* **The exercise**
Reproduce the part of the entries that opens at their first line and closes with the line containing "520 centimetres", keeping every line unchanged.

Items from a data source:
____________________

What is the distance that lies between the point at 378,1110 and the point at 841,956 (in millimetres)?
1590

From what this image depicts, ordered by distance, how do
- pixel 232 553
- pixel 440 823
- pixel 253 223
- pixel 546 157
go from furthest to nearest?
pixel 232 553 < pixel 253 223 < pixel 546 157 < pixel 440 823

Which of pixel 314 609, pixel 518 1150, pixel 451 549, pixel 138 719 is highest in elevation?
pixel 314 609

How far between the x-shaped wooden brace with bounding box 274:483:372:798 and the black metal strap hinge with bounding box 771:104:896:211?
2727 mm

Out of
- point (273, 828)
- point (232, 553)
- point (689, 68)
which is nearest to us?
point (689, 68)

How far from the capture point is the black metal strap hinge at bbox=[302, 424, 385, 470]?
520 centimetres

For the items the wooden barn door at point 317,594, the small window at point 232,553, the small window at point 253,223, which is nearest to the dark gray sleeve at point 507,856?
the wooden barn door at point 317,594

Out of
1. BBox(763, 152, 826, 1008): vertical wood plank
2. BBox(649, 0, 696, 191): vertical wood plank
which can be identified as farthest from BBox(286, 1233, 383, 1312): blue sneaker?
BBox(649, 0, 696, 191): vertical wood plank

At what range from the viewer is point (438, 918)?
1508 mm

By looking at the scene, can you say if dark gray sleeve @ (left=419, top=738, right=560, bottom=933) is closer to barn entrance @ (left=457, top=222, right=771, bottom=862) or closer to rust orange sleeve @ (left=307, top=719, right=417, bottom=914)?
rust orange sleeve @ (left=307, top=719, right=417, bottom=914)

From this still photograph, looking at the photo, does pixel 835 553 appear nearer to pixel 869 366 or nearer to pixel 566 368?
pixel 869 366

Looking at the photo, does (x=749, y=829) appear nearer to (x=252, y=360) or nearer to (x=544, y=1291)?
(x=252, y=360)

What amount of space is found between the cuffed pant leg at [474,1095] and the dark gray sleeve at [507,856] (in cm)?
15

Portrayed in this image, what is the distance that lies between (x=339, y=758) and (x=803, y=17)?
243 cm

____________________

* **Answer to this task**
What is the distance that lies between the point at 378,1110 and the point at 841,956 (in millimetres)?
1590

From what this image depicts, ordered by distance, how do
- pixel 232 553
- pixel 440 823
- pixel 253 223
- pixel 546 157
go from furthest to nearest?
pixel 232 553 < pixel 253 223 < pixel 546 157 < pixel 440 823

Which of pixel 314 609, pixel 518 1150, pixel 451 549, pixel 138 719 is highest in elevation?
pixel 314 609

How far between the x-shaped wooden brace with bounding box 274:483:372:798 and the black metal strap hinge with bounding box 771:104:896:211?
2727 mm

Out of
- point (273, 828)
- point (232, 553)
- point (689, 68)
which is nearest to us?
point (689, 68)

How far from the capture point is the black metal strap hinge at bbox=[302, 424, 385, 470]?
520 centimetres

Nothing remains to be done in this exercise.